--- Your instructions ---
Rewrite the material below, from the line containing "How much space" through the end of the material, swapping "camera" for "photographer" and leaving everything else unchanged.

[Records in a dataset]
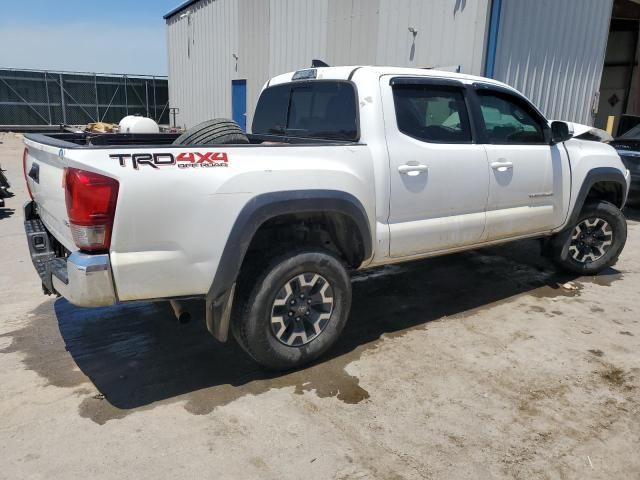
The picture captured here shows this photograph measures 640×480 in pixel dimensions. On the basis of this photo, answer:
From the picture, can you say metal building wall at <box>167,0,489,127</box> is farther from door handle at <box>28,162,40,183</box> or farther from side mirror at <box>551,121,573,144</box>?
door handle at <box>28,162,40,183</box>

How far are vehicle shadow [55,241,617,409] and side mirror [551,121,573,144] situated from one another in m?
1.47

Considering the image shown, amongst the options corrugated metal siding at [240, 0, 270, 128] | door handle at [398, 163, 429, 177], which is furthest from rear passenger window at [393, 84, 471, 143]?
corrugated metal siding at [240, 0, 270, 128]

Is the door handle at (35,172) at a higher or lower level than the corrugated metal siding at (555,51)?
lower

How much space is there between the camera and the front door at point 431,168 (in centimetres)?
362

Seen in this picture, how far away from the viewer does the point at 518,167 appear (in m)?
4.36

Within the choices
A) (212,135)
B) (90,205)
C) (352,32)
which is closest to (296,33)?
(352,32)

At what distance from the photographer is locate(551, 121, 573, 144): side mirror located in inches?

--- Response to the task ---
How much space is there between the photographer and the front door at point 431,168 (in centimetres)?
362

Seen in this picture, how far away from the viewer does the point at 518,167 appear (in m)?
4.36

Within the choices
A) (212,135)
B) (90,205)
C) (352,32)
which is closest to (296,33)?
(352,32)

At what distance from the photographer is locate(551, 121, 573, 144): side mirror located in inches?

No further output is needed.